Please return the lines below without any change, starting at the line that contains "As presented in" and ending at the final line, with both of those lines included.

^^^^^^^^

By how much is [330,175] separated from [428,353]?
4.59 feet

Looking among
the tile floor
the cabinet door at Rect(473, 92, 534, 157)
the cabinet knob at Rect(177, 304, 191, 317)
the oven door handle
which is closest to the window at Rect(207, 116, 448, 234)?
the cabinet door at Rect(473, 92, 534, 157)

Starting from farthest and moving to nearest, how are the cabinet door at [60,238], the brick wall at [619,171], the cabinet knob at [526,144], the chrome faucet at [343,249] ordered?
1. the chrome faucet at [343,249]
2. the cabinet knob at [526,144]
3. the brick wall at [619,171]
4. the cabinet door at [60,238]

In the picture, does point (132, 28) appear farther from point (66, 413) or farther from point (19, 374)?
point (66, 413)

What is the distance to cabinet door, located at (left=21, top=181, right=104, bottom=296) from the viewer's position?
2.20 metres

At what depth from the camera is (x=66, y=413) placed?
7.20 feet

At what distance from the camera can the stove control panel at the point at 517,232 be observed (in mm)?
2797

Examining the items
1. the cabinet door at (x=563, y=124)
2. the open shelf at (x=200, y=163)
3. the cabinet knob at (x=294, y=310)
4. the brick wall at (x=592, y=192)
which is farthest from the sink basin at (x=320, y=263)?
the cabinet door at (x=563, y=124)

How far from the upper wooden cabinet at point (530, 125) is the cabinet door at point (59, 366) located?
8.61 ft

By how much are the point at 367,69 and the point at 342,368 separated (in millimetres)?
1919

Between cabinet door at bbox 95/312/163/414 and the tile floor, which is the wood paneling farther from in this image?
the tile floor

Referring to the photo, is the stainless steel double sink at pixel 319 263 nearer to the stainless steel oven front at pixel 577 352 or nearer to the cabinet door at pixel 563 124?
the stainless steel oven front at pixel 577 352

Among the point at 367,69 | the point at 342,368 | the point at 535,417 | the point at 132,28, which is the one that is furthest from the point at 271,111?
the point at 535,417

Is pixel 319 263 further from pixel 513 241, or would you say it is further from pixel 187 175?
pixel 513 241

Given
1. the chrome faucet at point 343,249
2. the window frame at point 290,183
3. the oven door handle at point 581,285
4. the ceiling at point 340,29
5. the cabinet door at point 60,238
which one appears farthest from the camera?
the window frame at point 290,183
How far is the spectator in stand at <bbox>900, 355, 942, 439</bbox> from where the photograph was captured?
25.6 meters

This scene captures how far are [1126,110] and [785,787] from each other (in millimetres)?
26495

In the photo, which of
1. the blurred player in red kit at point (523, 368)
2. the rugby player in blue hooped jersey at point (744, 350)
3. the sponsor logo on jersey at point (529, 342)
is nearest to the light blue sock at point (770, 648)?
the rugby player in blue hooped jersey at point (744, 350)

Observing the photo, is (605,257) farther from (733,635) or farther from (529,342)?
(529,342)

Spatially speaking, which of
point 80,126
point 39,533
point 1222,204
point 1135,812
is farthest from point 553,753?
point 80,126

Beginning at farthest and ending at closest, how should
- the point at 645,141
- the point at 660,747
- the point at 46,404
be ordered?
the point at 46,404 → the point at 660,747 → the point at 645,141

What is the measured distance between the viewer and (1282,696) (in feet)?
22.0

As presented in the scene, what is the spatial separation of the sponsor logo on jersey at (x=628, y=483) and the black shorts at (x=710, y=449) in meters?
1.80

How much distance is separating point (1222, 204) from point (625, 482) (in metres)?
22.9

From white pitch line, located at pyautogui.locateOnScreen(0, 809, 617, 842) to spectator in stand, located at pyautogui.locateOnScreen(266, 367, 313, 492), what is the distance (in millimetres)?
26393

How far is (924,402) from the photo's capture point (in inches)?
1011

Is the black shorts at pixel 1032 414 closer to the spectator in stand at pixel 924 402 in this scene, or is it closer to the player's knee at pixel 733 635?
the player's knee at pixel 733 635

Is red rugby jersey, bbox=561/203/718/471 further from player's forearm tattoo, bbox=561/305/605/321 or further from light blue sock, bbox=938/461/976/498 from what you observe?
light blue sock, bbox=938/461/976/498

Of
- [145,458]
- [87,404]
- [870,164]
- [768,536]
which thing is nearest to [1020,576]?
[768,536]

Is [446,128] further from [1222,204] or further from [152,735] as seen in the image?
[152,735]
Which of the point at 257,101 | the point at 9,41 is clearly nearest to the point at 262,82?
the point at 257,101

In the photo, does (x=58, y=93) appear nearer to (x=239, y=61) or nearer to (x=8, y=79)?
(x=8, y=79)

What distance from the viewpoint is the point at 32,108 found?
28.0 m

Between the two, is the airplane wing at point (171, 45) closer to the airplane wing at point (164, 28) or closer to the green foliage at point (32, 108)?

^^^^^^^^

_RESPONSE FOR THIS EXERCISE_.
As presented in the scene, what is the spatial separation of the sponsor logo on jersey at (x=628, y=483) and the black shorts at (x=710, y=449) in meters?
1.80

How much distance is separating point (1222, 204) from point (625, 482) (in metres)?
22.9

From white pitch line, located at pyautogui.locateOnScreen(0, 809, 617, 842) to spectator in stand, located at pyautogui.locateOnScreen(266, 367, 313, 492), what is the distance (in millimetres)?
26393

How far is (924,402) from the photo's capture point (in inches)?
1011

Is the black shorts at pixel 1032 414 closer to the spectator in stand at pixel 924 402 in this scene, or is it closer to the player's knee at pixel 733 635?
the player's knee at pixel 733 635

Is red rugby jersey, bbox=561/203/718/471 further from player's forearm tattoo, bbox=561/305/605/321 or further from light blue sock, bbox=938/461/976/498 from what you observe?
light blue sock, bbox=938/461/976/498

Of
- [145,458]
- [87,404]
- [870,164]
- [768,536]
which thing is nearest to [1020,576]?
[768,536]

Is [446,128] further from [1222,204] or further from [152,735] as seen in the image?
[152,735]
Which of the point at 257,101 | the point at 9,41 is clearly nearest to the point at 262,82?
the point at 257,101

In the photo, does (x=58, y=93) appear nearer to (x=239, y=61) or nearer to (x=8, y=79)?
(x=8, y=79)

What distance from the viewpoint is the point at 32,108 found?
28.0 m

Between the two, is the airplane wing at point (171, 45) closer to the airplane wing at point (164, 28) or closer to the green foliage at point (32, 108)?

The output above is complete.